GIVEN REQUEST:
The output should consist solely of the line containing "Based on your" and the lines that follow it through the end of the data below.

# # # # #

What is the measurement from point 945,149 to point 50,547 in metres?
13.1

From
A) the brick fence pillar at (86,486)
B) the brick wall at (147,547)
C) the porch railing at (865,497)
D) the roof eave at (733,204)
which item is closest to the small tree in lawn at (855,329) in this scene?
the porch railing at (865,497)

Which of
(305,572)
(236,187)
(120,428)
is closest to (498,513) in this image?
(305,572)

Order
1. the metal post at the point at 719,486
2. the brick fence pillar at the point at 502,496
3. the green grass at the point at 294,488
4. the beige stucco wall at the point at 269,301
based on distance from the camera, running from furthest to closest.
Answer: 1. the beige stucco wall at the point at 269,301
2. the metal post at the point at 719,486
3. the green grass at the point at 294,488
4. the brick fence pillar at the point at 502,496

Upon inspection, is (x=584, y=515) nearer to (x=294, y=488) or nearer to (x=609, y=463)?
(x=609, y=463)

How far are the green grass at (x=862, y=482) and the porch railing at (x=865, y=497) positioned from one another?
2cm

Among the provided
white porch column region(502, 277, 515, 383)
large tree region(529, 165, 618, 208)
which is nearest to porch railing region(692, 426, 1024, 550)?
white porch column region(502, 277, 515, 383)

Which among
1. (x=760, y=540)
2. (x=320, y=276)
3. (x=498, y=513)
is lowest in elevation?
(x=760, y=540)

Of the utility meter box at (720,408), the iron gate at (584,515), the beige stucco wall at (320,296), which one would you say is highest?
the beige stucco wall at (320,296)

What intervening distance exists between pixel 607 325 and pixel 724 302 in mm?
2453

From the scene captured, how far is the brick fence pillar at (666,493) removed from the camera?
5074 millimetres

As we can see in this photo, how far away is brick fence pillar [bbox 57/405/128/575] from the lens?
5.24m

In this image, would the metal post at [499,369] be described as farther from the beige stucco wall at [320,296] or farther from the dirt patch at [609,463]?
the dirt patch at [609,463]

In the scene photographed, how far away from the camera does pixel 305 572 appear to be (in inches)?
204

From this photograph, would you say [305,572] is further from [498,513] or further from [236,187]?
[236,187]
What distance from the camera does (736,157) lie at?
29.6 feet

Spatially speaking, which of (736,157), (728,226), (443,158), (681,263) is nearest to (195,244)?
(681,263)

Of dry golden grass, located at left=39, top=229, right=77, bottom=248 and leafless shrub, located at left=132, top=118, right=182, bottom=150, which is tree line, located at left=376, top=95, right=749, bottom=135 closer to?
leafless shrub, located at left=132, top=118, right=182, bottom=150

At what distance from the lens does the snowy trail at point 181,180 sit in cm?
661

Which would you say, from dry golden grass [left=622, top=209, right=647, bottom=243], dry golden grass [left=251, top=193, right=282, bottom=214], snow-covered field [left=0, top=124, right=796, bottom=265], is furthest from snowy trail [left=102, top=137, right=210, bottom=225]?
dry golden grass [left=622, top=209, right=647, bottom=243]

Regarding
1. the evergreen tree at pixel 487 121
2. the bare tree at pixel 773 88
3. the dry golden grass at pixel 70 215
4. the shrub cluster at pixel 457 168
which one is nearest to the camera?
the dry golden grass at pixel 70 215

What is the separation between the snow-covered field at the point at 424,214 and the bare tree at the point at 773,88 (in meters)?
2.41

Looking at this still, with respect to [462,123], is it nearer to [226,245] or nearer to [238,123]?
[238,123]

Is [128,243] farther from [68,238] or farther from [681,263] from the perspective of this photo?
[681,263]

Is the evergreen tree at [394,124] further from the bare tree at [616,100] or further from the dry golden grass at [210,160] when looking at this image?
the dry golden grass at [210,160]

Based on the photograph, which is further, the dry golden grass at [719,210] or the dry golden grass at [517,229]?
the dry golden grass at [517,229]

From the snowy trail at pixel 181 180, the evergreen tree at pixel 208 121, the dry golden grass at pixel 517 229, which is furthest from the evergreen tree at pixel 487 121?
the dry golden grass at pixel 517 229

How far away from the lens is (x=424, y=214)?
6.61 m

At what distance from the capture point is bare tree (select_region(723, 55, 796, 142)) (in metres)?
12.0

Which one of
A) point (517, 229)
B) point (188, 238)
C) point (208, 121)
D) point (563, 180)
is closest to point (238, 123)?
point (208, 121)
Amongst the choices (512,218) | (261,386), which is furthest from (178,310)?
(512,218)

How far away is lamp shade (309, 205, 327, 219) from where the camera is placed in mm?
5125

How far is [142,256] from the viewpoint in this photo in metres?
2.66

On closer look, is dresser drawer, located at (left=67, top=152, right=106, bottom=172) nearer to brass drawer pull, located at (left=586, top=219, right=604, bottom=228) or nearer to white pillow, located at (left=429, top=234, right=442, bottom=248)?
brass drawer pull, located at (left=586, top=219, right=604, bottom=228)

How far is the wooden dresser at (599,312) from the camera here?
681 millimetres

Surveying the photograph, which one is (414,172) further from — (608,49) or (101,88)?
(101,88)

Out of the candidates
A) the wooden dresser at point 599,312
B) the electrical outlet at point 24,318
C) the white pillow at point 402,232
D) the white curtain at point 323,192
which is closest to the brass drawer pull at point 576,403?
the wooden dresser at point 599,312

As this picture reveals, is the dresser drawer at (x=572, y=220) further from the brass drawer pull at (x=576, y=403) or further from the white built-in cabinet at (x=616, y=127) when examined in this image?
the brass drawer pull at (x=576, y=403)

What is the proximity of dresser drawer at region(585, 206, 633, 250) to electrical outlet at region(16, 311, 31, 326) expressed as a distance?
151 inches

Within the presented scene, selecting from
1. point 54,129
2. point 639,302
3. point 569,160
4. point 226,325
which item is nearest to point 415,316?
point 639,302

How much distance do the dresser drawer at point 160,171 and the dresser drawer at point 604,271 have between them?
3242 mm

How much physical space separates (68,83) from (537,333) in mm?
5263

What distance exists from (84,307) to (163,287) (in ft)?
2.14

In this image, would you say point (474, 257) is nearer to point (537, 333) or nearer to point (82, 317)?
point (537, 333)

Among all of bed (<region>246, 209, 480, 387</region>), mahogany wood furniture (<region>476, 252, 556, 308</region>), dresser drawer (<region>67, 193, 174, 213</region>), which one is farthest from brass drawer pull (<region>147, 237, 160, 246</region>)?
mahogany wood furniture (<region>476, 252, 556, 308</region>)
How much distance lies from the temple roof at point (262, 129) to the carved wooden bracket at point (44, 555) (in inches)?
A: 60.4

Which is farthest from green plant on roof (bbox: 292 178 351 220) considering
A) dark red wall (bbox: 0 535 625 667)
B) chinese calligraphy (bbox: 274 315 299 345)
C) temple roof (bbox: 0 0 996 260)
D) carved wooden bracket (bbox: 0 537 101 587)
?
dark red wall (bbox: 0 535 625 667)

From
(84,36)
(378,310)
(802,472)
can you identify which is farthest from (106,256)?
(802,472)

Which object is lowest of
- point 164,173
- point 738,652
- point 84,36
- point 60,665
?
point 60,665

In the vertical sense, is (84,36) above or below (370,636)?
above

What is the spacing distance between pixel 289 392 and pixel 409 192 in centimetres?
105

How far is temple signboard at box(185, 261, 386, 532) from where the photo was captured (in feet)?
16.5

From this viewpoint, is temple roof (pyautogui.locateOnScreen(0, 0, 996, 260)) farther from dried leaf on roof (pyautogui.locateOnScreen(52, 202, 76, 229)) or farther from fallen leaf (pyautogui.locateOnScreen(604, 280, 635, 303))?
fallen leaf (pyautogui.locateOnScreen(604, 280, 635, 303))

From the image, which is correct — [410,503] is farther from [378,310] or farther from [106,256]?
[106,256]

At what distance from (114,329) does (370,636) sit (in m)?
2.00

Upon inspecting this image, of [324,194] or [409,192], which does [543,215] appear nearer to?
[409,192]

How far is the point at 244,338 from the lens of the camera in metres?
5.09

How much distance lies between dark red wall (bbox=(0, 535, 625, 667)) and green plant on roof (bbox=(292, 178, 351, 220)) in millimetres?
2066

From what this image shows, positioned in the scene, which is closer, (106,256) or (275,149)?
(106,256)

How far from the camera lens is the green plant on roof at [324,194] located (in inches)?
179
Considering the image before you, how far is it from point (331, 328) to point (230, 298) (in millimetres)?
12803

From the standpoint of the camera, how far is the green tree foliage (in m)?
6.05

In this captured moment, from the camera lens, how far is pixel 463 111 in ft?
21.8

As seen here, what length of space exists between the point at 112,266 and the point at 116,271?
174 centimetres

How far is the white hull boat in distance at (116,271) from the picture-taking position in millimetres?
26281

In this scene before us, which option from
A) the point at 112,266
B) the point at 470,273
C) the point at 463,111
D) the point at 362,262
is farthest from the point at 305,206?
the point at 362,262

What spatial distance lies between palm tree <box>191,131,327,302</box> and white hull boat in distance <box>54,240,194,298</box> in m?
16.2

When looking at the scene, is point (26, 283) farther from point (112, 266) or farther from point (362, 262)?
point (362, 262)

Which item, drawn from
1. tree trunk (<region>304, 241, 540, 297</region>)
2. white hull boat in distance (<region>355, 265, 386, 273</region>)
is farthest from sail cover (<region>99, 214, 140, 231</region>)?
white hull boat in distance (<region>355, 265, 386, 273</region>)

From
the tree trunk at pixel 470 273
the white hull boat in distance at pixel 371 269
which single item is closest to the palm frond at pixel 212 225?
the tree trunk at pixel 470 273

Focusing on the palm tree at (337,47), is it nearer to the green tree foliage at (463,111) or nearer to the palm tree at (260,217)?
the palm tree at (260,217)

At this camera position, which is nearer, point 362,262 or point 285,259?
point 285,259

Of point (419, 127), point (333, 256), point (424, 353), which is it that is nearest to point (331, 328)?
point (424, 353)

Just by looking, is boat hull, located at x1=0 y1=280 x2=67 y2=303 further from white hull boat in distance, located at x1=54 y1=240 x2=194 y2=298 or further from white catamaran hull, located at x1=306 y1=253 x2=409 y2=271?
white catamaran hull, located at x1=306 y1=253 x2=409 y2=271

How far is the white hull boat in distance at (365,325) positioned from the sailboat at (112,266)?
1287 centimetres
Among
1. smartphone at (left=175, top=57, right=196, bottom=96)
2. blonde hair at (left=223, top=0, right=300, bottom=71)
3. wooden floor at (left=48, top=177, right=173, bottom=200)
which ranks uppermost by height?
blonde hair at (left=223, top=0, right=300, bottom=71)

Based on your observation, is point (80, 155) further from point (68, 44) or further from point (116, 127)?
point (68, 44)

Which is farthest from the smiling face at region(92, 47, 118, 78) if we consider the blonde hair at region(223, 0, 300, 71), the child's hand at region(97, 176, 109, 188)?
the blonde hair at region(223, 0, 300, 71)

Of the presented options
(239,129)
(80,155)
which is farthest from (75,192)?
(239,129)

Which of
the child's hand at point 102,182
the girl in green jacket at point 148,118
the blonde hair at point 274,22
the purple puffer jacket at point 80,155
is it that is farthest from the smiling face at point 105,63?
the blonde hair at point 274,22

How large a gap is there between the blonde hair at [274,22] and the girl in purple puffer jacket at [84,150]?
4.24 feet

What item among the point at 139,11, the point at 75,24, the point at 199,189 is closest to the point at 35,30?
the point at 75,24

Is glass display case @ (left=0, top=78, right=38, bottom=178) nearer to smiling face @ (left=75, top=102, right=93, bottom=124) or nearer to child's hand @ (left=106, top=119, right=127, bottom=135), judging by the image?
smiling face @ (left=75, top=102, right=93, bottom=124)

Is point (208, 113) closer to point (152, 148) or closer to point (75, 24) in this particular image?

# # # # #

EXERCISE RESPONSE:
Based on your observation, is point (80, 155) further from point (68, 44) or further from point (116, 127)?
point (68, 44)

Which is farthest from the smiling face at region(92, 47, 118, 78) if we consider the blonde hair at region(223, 0, 300, 71), the child's hand at region(97, 176, 109, 188)?
the blonde hair at region(223, 0, 300, 71)

Of the presented options
(239,129)
(80,155)
which is farthest from (75,192)?
(239,129)

Which of
the child's hand at point 102,182
the girl in green jacket at point 148,118
the blonde hair at point 274,22
the purple puffer jacket at point 80,155
is it that is farthest from the smiling face at point 105,63?
the blonde hair at point 274,22

How large a gap is there between the blonde hair at [274,22] and the girl in purple puffer jacket at [84,150]?
4.24 feet

What item among the point at 139,11, the point at 75,24, the point at 199,189 is closest to the point at 35,30?
the point at 75,24

Is glass display case @ (left=0, top=78, right=38, bottom=178) nearer to smiling face @ (left=75, top=102, right=93, bottom=124) or nearer to child's hand @ (left=106, top=119, right=127, bottom=135), judging by the image?
smiling face @ (left=75, top=102, right=93, bottom=124)

Is point (208, 113) closer to point (152, 148) or closer to point (75, 24) in this particular image?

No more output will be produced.